• [Task objective]
State how many rows below contain the string "with", matching case exactly. Give only the count.

• [Exercise inputs]
■ ■ ■ ■

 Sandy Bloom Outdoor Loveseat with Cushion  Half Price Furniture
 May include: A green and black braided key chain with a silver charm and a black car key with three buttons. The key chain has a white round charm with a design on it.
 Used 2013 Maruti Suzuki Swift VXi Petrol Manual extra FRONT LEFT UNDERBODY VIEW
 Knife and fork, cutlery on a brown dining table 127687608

■ ■ ■ ■

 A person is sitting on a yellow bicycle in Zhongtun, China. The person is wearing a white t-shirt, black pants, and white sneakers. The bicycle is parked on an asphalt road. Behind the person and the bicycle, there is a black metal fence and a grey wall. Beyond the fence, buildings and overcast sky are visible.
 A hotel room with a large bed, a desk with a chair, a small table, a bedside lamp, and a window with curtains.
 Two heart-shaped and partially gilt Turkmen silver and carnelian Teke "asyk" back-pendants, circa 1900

■ ■ ■ ■

• [Response for this exercise]
3